Внизу, в яме, было светло не по-дневному, и свет этот шёл снизу, от самого дна. Ядро сидело в пару над дном, и было оно с кулак, темное, будто закопчённое. От него уступами уходил вниз камень, и края ямы двигались: не рушились разом, а именно шли, слоями, будто улицу втягивали в горло. Плита с Севастьяном скрипнула надо мной справа, и скрип этот был долгий, с потягом.
— Ты куда, дурак?! — крикнул он сверху, и это был единственный человек, кто со мной за всю ту минуту заговорил.
Ответить я не успел и не собирался.
Взял я его голыми руками, как брал под складами вырезанное: сунул обе ладони в пар и сомкнул их на закопчённом боку. Оно даже не сопротивлялось, потому что было ничьё, и отдавать остаток некому. То, что в упор возвращают бьющему обратно, здесь возвращать было некуда. И все, что двенадцать лет копилось за печатью, встало у меня в груди дыбом навстречу тому, что пошло снаружи.
Вошло оно не по мерке, а целиком, сколько было.
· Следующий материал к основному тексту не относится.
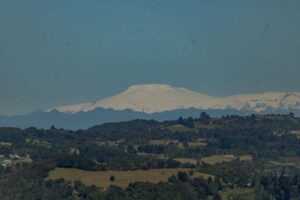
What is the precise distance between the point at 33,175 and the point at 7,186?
22.0 feet

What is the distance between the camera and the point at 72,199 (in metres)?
169

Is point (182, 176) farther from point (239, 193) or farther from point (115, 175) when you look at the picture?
point (115, 175)

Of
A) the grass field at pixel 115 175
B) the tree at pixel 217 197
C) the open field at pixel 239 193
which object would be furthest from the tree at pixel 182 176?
the tree at pixel 217 197

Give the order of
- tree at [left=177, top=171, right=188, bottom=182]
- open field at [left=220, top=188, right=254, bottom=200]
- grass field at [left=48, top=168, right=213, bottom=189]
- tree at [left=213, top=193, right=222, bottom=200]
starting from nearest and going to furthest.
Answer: tree at [left=213, top=193, right=222, bottom=200] < open field at [left=220, top=188, right=254, bottom=200] < grass field at [left=48, top=168, right=213, bottom=189] < tree at [left=177, top=171, right=188, bottom=182]

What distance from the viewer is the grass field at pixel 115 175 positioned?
18162 cm

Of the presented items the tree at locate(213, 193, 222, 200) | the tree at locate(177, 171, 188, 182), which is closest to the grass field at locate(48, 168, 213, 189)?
the tree at locate(177, 171, 188, 182)

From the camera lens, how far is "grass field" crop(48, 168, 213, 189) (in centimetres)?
18162

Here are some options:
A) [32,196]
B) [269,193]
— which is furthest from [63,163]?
[269,193]

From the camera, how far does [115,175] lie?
190 meters

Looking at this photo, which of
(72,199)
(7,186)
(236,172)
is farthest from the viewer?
(236,172)

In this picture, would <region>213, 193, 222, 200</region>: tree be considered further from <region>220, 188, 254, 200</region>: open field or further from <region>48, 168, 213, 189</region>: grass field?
<region>48, 168, 213, 189</region>: grass field

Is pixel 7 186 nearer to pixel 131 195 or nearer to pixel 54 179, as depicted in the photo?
pixel 54 179

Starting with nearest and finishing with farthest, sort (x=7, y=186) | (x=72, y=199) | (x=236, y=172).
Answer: (x=72, y=199) < (x=7, y=186) < (x=236, y=172)

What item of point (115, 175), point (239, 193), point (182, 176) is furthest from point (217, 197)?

Было оно горячее меня и больше меня: рёбра развело изнутри, старый перелом слева хрустнул и провалился туда, где уже не болело. По правой руке от локтя вверх поднялось, обжигая, живое, и я слышал собственный крик со стороны, будто кричали в соседней комнате. В глазах стояло белое и держалось долго, как держится свет после вспышки, и сквозь него не проступало ничего. Всплыла в этом белом и погасла тонкая строка, и было в строке одно слово, Поток, и посмотреть на нее толком я не сумел, потому что смотреть было нечем.
Улица над ямой садилась.
Холод ушёл из камня, как уходит вода из ванны, разом и с воронкой, и пар над дырой втянулся вниз. Провал сошёлся, зажевав собственный край, и уступы стали не уступами, а просто изломанным камнем. Та плита, что ползла и не думала вставать, встала и замерла в полушаге от черноты. Камень под нависшим козырьком, тот самый, куда сверху доставали и не достали, вышел наверх широкой ступенью и стал вровень с дном. Витрины наверху отпустило, и по стёклам побежали, оттаивая, кривые дорожки.
Клеймо у меня стояло теперь поверх мокрого рукава, и прятать его было нечем. Ткань сползла на локоть, когда я сомкнул руки, и охват вышел наружу весь, до последнего завитка. Стоял он выше прежнего, ушёл по руке от предплечья к самому сгибу, темный и живой, как след от раскалённой проволоки. Куда же он двинется дальше, если прошёл столько за одни сутки?
Наверху, у края, кричали уже не «уходите», а «спускай», и кто-то лег животом на камень и свесил голову в яму.
На вставшем камне шевельнулась и подняла голову Анастасия Волкова.